What to do
Tally the lines in the data below that contain the string "vaulted", and reply with the number only.

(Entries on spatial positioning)
╔══

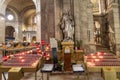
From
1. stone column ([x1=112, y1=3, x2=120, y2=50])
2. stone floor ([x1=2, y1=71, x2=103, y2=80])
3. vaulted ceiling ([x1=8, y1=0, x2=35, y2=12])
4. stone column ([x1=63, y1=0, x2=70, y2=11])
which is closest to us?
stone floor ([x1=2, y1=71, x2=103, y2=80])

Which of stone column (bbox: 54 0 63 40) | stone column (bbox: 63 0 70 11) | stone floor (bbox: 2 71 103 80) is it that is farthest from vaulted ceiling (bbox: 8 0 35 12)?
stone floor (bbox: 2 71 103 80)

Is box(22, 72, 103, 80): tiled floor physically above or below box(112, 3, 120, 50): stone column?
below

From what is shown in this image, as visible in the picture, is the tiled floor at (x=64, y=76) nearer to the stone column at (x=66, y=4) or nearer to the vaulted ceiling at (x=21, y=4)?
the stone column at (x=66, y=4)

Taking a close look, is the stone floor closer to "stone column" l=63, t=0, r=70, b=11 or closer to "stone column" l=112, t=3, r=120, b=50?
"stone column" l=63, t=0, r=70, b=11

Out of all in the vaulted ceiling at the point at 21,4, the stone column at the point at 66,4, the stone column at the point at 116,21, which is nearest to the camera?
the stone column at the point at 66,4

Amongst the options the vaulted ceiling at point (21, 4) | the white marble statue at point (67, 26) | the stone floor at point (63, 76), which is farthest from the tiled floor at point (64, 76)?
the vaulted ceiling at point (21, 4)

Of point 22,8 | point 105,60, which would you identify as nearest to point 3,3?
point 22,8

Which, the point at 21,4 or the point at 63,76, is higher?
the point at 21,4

╚══
╔══

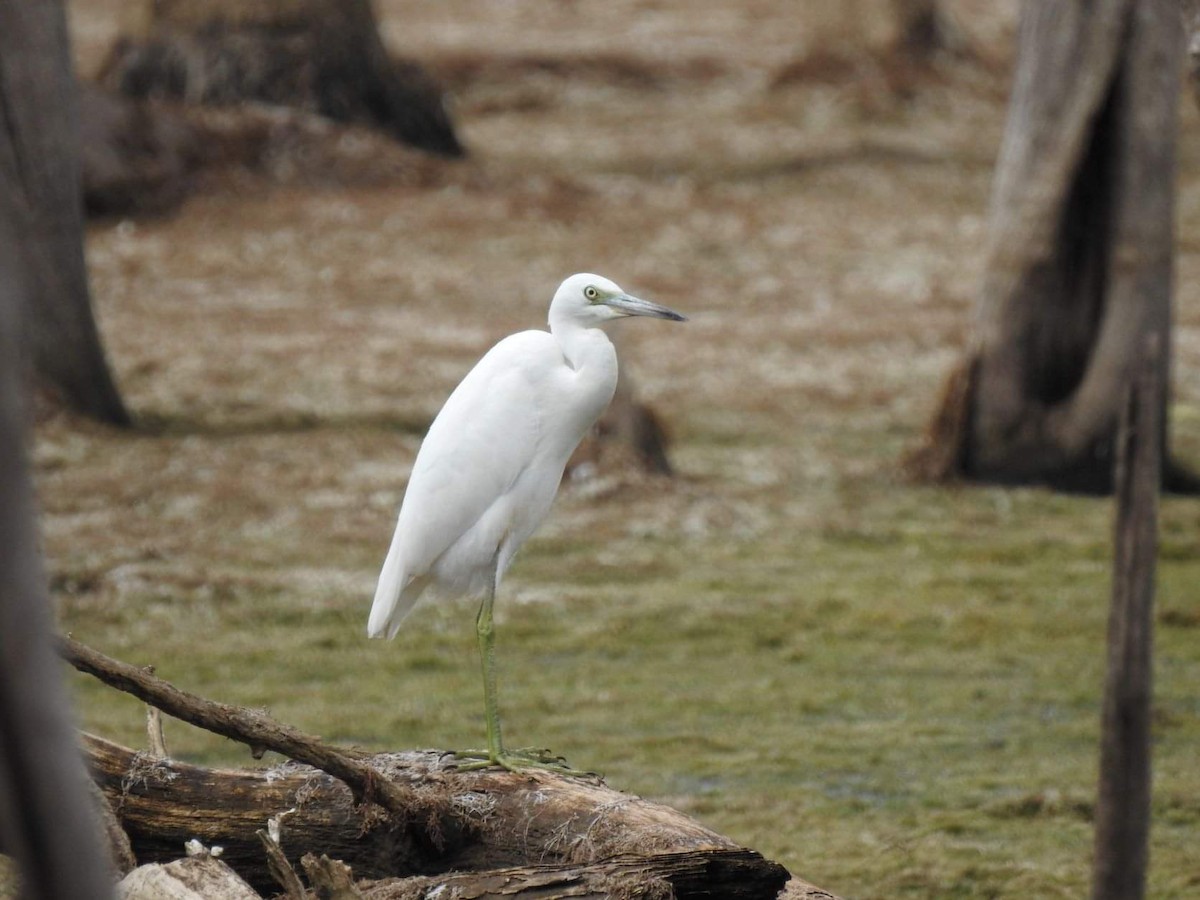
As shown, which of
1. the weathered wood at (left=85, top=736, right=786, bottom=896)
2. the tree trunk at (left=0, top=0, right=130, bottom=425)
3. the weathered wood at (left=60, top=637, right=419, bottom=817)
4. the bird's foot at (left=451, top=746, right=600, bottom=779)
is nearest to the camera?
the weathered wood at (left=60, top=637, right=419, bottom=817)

╚══

Solution for this problem
6